The result is a spatial (`sf`) data frame of `ac` in London, with columns counting how many road users of different types were hurt.
The joined data has additional variables:
```{r table-join-examples}
base::setdiff(names(cj), names(ac_lnd))
```
As a simple spatial plot, we can map all crashes that occurred in London in 2017, with the colour related to the total number of people hurt in each crash.
Placing this plot next to a map of London provides context:
```{r, out.width="90%", fig.show='hold'}
plot(
cj[cj$cycling > 0, "speed_limit", ],
cex = cj$Total[cj$cycling > 0] / 3,
main = "Speed limit (cycling)"
)
plot(
cj[cj$passenger > 0, "speed_limit", ],
cex = cj$Total[cj$passenger > 0] / 3,
main = "Speed limit (passenger)"
)
```
The spatial distribution of crashes in London clearly relates to the region's geography.
Car crashes tend to happen on fast roads, including busy dual carriageway roads, displayed in yellow in Figure 8.2 above.
Cycling is as an urban activity, and the most bike crashes can be found in or near the centre of London, which has a comparatively high level of cycling (compared to the low baseline of 3%).
This can be seen by comparing the previous map (Figure 8.1) with an overview of the area, from an academic paper on the social, spatial and temporal distribution of bike crashes [@lovelace_who_2016].
```{r, echo=FALSE}
# knitr::include_graphics("lnd-overview.jpg")
```
In addition to the `Total` number of people hurt/killed, `cj` contains a column for each type of casualty (cyclist, car occupant, etc.), and a number corresponding to casualties in crashes involving each type of vehicle.
It also contains the `geometry` column from `ac_sf`.
In other words, joins allow the casualties and vehicles tables to be geo-referenced.
We can then explore the spatial distribution of different casualty types.
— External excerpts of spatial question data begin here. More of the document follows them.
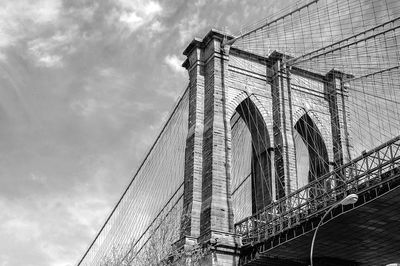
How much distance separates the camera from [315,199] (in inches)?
1144

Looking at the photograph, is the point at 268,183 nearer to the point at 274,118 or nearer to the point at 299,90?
the point at 274,118

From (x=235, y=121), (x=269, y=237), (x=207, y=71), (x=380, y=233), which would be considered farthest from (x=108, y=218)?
(x=380, y=233)

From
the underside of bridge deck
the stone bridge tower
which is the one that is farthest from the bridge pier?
the underside of bridge deck

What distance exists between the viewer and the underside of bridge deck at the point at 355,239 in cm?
2647

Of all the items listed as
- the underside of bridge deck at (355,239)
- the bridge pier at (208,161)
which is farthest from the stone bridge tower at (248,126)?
the underside of bridge deck at (355,239)

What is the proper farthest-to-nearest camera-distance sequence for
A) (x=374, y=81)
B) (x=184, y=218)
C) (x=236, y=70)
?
(x=236, y=70) → (x=374, y=81) → (x=184, y=218)

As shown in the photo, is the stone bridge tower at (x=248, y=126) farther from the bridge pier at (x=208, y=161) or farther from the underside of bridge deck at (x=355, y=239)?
the underside of bridge deck at (x=355, y=239)

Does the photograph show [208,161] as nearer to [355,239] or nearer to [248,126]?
[248,126]

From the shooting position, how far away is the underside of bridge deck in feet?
86.8

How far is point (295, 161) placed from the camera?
129 ft

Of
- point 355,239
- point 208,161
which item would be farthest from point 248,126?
point 355,239

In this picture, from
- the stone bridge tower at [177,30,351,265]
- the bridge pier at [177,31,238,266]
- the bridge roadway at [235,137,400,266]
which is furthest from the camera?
the stone bridge tower at [177,30,351,265]

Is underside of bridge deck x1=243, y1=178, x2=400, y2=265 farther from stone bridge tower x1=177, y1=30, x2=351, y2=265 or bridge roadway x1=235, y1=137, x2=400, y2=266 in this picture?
stone bridge tower x1=177, y1=30, x2=351, y2=265

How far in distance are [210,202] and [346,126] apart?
15.8m
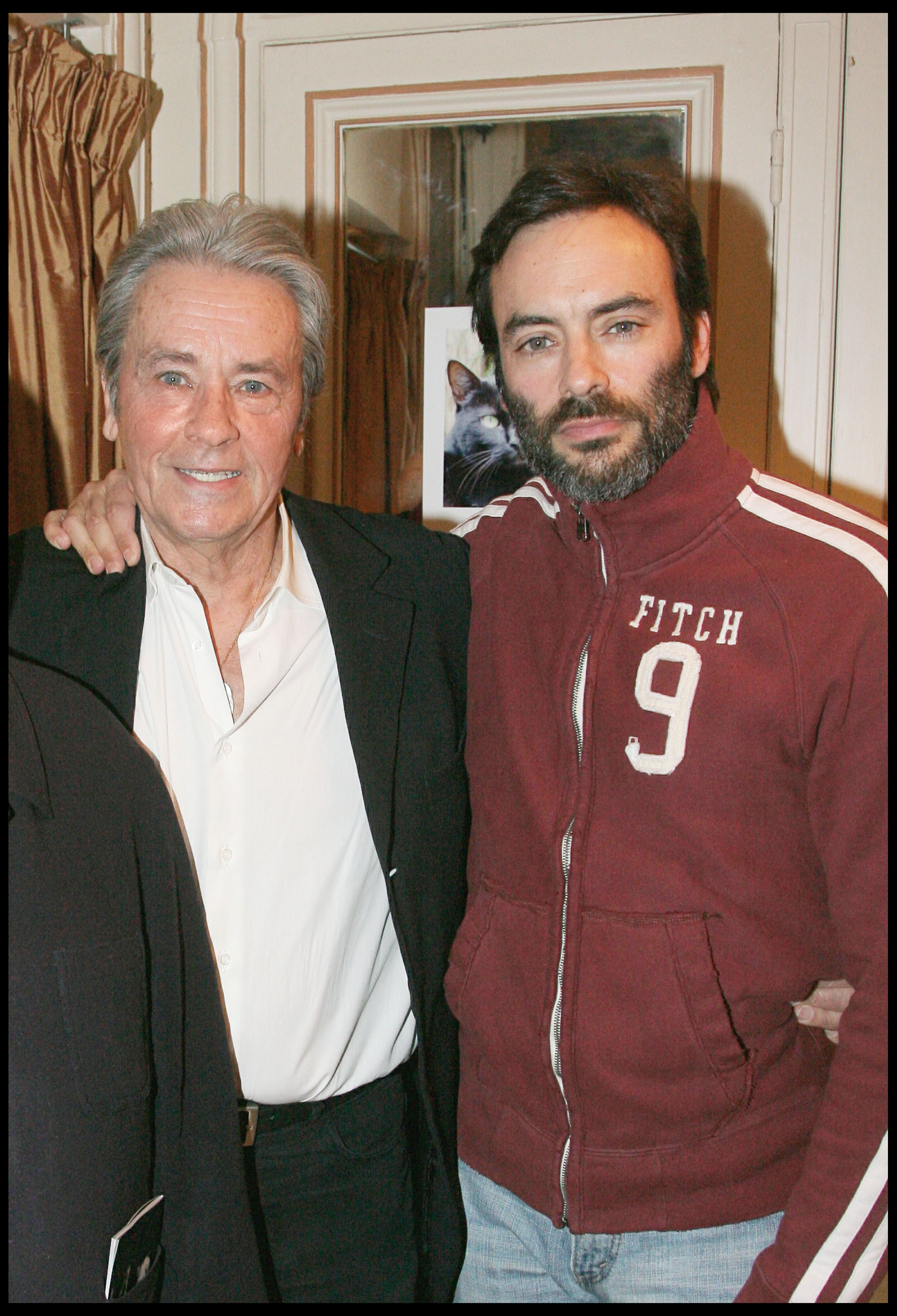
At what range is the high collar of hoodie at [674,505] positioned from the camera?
3.85 ft

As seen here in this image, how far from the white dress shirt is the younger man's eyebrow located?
1.59 feet

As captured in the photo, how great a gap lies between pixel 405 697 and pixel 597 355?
50cm

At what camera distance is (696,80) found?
2.01 metres

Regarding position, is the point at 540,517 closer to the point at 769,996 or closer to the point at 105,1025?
the point at 769,996

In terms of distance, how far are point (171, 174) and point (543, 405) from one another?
1.48 meters

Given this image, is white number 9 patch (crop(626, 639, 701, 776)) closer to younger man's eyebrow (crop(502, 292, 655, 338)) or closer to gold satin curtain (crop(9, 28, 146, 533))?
younger man's eyebrow (crop(502, 292, 655, 338))

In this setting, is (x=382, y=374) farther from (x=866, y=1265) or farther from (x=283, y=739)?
(x=866, y=1265)

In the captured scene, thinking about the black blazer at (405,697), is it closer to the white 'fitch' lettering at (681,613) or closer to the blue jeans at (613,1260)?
the blue jeans at (613,1260)

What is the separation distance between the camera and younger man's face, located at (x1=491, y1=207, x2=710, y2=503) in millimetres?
1193

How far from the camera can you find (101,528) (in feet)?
4.20

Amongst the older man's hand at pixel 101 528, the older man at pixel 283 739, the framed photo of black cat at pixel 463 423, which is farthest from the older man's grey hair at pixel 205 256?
the framed photo of black cat at pixel 463 423

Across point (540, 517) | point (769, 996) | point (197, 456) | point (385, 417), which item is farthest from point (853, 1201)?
point (385, 417)

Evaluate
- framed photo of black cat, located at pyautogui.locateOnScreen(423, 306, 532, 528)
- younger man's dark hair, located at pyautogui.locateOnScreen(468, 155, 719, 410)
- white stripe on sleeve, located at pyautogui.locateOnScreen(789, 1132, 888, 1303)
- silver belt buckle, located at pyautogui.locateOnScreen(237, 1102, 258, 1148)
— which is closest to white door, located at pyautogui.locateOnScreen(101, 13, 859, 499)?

For example, Figure 8.3 shows the spatial distribution of pedestrians and car passengers hurt in car crashes across London in 2017, via the following code:
```{r sfplot, fig.show='hold', out.width="100%", fig.cap="Spatial distribution of serious and fatal crashes in London, for cycling, walking, being a car passenger and other modes of travel. Colour is related to the speed limit where the crash happened (red is faster) and size is proportional to the total number of people hurt in each crash (legend not shown).", fig.width=9, fig.height=7}
library(ggplot2)
ac_types = cj %>%
filter(accident_severity != "Slight") %>%
mutate(type = case_when(
walking > 0 ~ "Walking",
cycling > 0 ~ "Cycling",
passenger > 0 ~ "Passenger",
TRUE ~ "Other"
))
ggplot(ac_types, aes(size = Total, colour = speed_limit)) +
geom_sf(show.legend = "point", alpha = 0.3) +
facet_grid(vars(type), vars(accident_severity)) +
scale_size(
breaks = c(1:3, 12),
labels = c(1:2, "3+", 12)
) +
scale_color_gradientn(colours = c("blue", "yellow", "red")) +
theme(axis.text = element_blank(), axis.ticks = element_blank())
```
```{r, eval=FALSE, echo=FALSE}
ac_names = names(ac)
ac_names[grepl(pattern = "cas", x = ac_names)]
```
**Exercises:**
1. There is a lot going on in the code in this chapter, the most advanced of the guide.
With reference to online help, work through the code line-by-line and look-up
any aspects of the code that you do not fully understand to help figure out what is going on.
2. Reproduce the final figures for a different city of your choice (not London).
3. **Bonus:** Create more attractive interactive maps to show the spatial distribution of different casualty types in the city of your choice.